In operation since August 1942. Men of various nationalities were interned in stable-type barracks. Between 1943 and 1944, the barracks on the right-hand side of the field housed brush-making and basketry shops and were fenced off from the rest of the field.
Middle field 2
In operation since July 1942. It was located between fields 4 and 5 and housed a coal and firewood yard. Between May and August 1943, the first contingents of Jews arriving from the ghettos were quartered here.
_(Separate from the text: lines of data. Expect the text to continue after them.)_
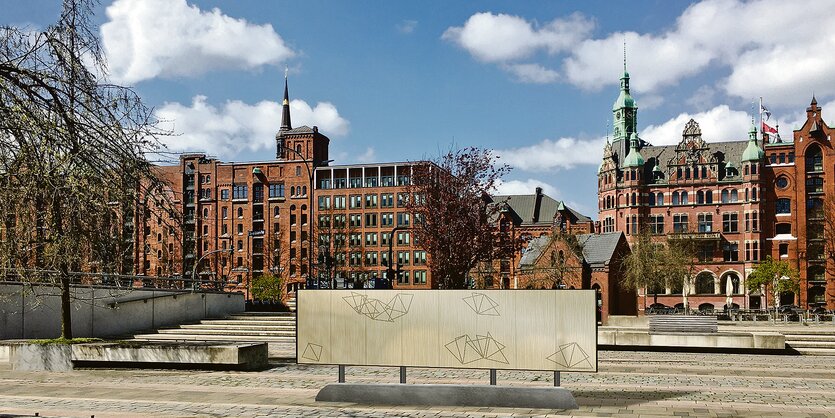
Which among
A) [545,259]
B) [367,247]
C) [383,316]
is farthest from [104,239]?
[367,247]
In later periods, the barracks were occupied by Sonderkommando prisoners.
Construction works on the prisoner barracks in this field commenced in September 1942. Until September 1943, the field housed a women’s camp and from March 1943 children were also interned here. In September 1943, the women were relocated to field 1 and field 5 was reorganized as men’s infirmary with a newly erected clinic building. After the evacuation of KL Lublin prisoners, between May and July 1944, the field housed a Wehrmacht work camp.